**The darker the girl the less beautiful?
** **[** ** I was recently overjoyed when my cousin gave birth to a healthy baby girl. I rang my uncle to offer my congratulations regarding the birth of his grand-daughter and asked what she was like. His answer.... with a notable detection of pride..... was that she was fair. I can only assume that the reason for this was his sincere belief that being fair was a positive virtue for his grand-daughter in this world. Perhaps i could even understand his way of thinking as he did afterall come from a generation where such things were valued. Perhaps as a man with two daughters himself he was merely looking forward in time from the perspective of a father faced with the task of marrying his daughter.....that it would be easier.
On that note what does the word “dark” mean to you? I mean, honestly? When i think of dark i think of my mothers beautiful almost velvet-like skin. How they seem so exotic and exciting. Or how the darker skins glow on a lovely summer day…those accompanying big expressive eyes that seem to tell a story of their own.
i guess the difference between me and many others is that i love and am comfortable in my skin. Oh insecurities yes but not about my skin colour. If so then you may ask why i feel so strongly as to submit an article about this topic on your site? I guess that this is aimed not so much at the dark-skin haters amongst us…as far as i am concerned everyone is free to their own choice and i feel no need to convince them. Afterall there is something for everybody…

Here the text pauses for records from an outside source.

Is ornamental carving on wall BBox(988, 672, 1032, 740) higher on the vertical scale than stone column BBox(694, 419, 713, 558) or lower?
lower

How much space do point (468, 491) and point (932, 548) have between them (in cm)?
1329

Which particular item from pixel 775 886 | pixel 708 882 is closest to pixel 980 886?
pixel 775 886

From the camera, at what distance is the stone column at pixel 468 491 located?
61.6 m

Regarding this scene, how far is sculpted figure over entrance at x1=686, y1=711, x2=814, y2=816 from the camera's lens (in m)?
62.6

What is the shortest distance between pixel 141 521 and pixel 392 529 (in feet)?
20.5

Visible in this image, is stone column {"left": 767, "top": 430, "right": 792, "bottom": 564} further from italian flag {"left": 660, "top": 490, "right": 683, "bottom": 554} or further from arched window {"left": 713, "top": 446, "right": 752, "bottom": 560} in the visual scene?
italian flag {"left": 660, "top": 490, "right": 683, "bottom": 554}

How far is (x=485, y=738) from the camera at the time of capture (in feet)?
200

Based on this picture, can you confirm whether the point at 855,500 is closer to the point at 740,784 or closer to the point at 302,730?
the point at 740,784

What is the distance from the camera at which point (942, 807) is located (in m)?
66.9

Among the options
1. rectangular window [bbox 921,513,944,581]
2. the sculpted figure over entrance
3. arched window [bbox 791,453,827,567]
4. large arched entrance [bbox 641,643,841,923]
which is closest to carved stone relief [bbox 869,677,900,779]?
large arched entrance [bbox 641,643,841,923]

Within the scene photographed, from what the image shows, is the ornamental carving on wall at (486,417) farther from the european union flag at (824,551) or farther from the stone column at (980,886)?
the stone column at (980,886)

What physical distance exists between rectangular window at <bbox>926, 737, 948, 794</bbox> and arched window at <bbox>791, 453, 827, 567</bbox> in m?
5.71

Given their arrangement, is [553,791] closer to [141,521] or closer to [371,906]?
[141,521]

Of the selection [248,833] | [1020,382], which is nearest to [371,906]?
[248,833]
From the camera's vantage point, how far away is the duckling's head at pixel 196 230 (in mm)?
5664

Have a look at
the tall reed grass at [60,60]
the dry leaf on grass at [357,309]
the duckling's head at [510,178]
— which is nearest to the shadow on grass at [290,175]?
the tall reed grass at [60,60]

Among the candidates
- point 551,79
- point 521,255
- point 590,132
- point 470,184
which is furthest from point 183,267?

No. Those who love me will follow me. And not just because of the colour of my skin. However skin colour…like eyes, hair etc is an important component of ones body. It is our wrapping paper. And there are girls and boys out there who have a negative self-image because of their skin colour…and those who dont may still encounter prejudice in some aspect of their life such as marriage.
My advice? Life is unfair. But there are far worse injustices in the world than being misunderstood or misjudged because of the way you look. And learning to live and love an aspect of yourself that you know is a cause of conflict will ultimately make you stronger and more appreciative of who you are.
I myself have not entered the “marriage market” yet as i am far too busy with my second degree. Though i have come into contact with people including annoying girls who feel the need to voice their disturbingly biased views on beauty and “what men want”. Even close friends can be a source of alarming views. However each to his/her own.
However when it does come to seeking a husband, i would rather that people who are fortunate enough to cast an eye on my photo and do not like the colour of what they see politely give it back and dont waste my time. Though i guess that, ultimately, what i am really hoping for…is that my husband-to-be will see me and feel the same tinge of admiration and awe that i feel when i see a person of darker shade. As i personally find that which is less obvious more engaging.
As a muslim i know that ultimately even if every other human-being does not share my love of my skin, i am not alone. For God knows the reason and the beauty of every creed. And in the hereafter at least there will be no comparison between the darkest girl and the fairest girl.